The West Bengal government issued the order prohibiting the picture in accordance with Section 6(1) of the West Bengal Cinemas (Regulation) Act, 1954, according to the argument made in the petition. The West Bengal order stated that to prevent any incidents of hatred, an order under Section 6(1) of the West Bengal Cinemas (Regulation) Act, 1954 was required to be passed prohibiting the public screening of the film in the State. Notably, numerous petitions opposing the film were sent to numerous courts across the nation. The Kerala High Court was already hearing a similar case, and the petitioner approached the Court at the last minute, according to the Madras High Court, which dismissed a public interest litigation (PIL) attempting to prohibit the film.
Supreme Courts Order
The Supreme Court’s bench, led by Chief Justice of India DY Chandrachud and Justice PS Narasimha, stated that West Bengal’s release of the film did not differ from that of the rest of the nation.

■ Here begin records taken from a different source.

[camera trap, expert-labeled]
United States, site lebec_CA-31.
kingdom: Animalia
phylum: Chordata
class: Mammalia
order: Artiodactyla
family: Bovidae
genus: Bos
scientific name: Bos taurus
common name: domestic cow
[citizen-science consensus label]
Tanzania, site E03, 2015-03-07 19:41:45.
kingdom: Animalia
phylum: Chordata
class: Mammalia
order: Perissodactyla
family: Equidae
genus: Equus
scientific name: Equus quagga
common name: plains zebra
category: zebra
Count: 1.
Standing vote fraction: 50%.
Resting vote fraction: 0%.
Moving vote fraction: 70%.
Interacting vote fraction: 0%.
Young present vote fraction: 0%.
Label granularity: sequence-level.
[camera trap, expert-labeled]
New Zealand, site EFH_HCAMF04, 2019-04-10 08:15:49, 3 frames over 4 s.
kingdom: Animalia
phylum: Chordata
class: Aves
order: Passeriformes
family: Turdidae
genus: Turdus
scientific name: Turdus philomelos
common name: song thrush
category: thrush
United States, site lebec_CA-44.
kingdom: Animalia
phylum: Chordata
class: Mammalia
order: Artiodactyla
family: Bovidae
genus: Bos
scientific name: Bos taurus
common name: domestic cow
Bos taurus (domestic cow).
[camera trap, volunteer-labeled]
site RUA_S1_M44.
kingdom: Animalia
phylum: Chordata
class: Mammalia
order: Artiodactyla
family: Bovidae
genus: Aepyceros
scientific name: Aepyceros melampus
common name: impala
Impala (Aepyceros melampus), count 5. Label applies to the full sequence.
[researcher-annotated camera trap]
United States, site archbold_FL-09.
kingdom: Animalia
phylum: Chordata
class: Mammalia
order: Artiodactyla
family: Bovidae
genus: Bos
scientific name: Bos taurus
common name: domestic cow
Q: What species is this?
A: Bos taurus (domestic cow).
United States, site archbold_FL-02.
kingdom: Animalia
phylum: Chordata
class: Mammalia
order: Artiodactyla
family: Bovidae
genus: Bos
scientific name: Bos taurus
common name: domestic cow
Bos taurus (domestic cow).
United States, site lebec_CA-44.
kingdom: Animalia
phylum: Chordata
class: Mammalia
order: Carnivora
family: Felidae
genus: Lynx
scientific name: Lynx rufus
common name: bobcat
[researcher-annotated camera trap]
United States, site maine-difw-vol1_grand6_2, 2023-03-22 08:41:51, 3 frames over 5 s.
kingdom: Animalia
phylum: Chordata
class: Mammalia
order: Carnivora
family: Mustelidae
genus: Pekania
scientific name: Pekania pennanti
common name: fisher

If it has been published elsewhere and is now in use in regions with populations that are similar to those in West Bengal. And whether this is good or poor from a cinematic perspective is irrelevant. The Supreme Court ruled that it didn’t contain any statements that were hostile to Islam or Muslims in general but rather focused on the terrorist group Islamic State of Iraq and Syria (ISIS).
The State of Tamil Nadu, which the film’s creators claim has enacted a de facto ban, was also asked by the court for comment. The court further remarked that it would not issue any orders until hearing from all parties and asked West Bengal and Tamil Nadu for their responses. It was claimed that this amounted to a de facto ban. On May 17, the matter will now be heard.